Could you give the entries below again, replacing every "image" with "picture" and leaving everything else unchanged?

+++ Exercise data +++

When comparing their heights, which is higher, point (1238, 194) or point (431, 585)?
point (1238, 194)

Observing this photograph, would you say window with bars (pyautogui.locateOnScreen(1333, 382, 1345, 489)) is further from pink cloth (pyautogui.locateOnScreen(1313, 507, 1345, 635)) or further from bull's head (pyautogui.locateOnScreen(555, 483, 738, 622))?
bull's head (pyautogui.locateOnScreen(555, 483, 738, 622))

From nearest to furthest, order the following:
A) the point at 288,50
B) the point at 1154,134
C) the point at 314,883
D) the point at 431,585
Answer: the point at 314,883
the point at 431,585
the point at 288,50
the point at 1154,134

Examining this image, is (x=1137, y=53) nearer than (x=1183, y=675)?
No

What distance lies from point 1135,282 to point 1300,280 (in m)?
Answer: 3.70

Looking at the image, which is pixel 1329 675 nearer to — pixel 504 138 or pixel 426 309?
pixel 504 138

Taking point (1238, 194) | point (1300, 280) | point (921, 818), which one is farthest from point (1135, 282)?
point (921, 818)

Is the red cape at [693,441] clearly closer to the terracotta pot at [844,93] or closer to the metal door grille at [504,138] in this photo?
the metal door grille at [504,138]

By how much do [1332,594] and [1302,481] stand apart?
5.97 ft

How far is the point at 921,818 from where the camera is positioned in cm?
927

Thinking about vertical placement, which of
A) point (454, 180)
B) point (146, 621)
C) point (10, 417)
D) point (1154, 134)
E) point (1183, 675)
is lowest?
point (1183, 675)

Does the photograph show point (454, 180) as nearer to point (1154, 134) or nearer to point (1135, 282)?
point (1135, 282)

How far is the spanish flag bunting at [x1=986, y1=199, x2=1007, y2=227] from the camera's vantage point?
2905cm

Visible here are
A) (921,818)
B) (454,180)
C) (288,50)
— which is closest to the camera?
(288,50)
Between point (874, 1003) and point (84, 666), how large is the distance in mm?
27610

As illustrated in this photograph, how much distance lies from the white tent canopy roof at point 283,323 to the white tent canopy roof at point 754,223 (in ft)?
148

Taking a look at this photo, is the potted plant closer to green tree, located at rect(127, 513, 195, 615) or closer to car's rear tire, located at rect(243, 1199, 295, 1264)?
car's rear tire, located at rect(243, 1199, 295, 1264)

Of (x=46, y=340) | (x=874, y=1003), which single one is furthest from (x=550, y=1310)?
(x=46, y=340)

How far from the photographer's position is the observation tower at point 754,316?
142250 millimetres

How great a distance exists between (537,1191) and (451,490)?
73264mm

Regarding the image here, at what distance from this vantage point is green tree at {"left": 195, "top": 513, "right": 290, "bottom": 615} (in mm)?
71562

+++

Task response:
When comparing their heights, which is higher, point (1238, 194) or point (431, 585)?
point (1238, 194)

Observing this photograph, would you say window with bars (pyautogui.locateOnScreen(1333, 382, 1345, 489)) is further from pink cloth (pyautogui.locateOnScreen(1313, 507, 1345, 635)) or further from bull's head (pyautogui.locateOnScreen(555, 483, 738, 622))?
bull's head (pyautogui.locateOnScreen(555, 483, 738, 622))

From nearest to furthest, order the following:
A) the point at 288,50
B) the point at 1154,134
C) the point at 314,883
D) the point at 431,585
Answer: the point at 314,883
the point at 431,585
the point at 288,50
the point at 1154,134

Examining this picture, is (x=1137, y=53) nearer than (x=1183, y=675)?
No

What distance lies from point 1135,282 to point 1300,280 (in m)?
Answer: 3.70

Looking at the picture, which is pixel 1329 675 nearer to — pixel 504 138 or pixel 426 309?
pixel 504 138

Taking point (1238, 194) | point (1300, 280) | point (921, 818), which one is farthest from point (1135, 282)?
point (921, 818)

Is the red cape at [693,441] clearly closer to the terracotta pot at [844,93] or closer to the metal door grille at [504,138] in this photo?
the metal door grille at [504,138]

By how much do [1332,594] and [1302,481] stand apart?
5.97 ft

How far is the point at 921,818 from where the camera is positioned in cm?
927

Thinking about vertical placement, which of
A) point (454, 180)
B) point (146, 621)
C) point (10, 417)
D) point (1154, 134)
E) point (1183, 675)
is lowest?
point (1183, 675)

Does the photograph show point (454, 180) as nearer to point (1154, 134) or nearer to point (1135, 282)?
point (1135, 282)

How far is the spanish flag bunting at [x1=986, y1=199, x2=1007, y2=227] from the camera's vantage point?
2905cm

Visible here are
A) (921,818)
B) (454,180)
C) (288,50)
— which is closest to the camera?
(288,50)
Between point (874, 1003) and point (84, 666), how large is the distance in mm?
27610

As illustrated in this photograph, how much distance lies from the white tent canopy roof at point 283,323 to the white tent canopy roof at point 754,223 (in ft)?
148

Taking a look at this photo, is the potted plant closer to green tree, located at rect(127, 513, 195, 615) or closer to car's rear tire, located at rect(243, 1199, 295, 1264)?
car's rear tire, located at rect(243, 1199, 295, 1264)

Of (x=46, y=340) | (x=874, y=1003), which single one is furthest from (x=550, y=1310)?
(x=46, y=340)

How far from the photographer's position is the observation tower at point 754,316?
142250 millimetres

How great a distance exists between (537,1191) and (451,490)?
73264mm

Regarding the picture here, at what distance from this vantage point is green tree at {"left": 195, "top": 513, "right": 290, "bottom": 615} (in mm)?
71562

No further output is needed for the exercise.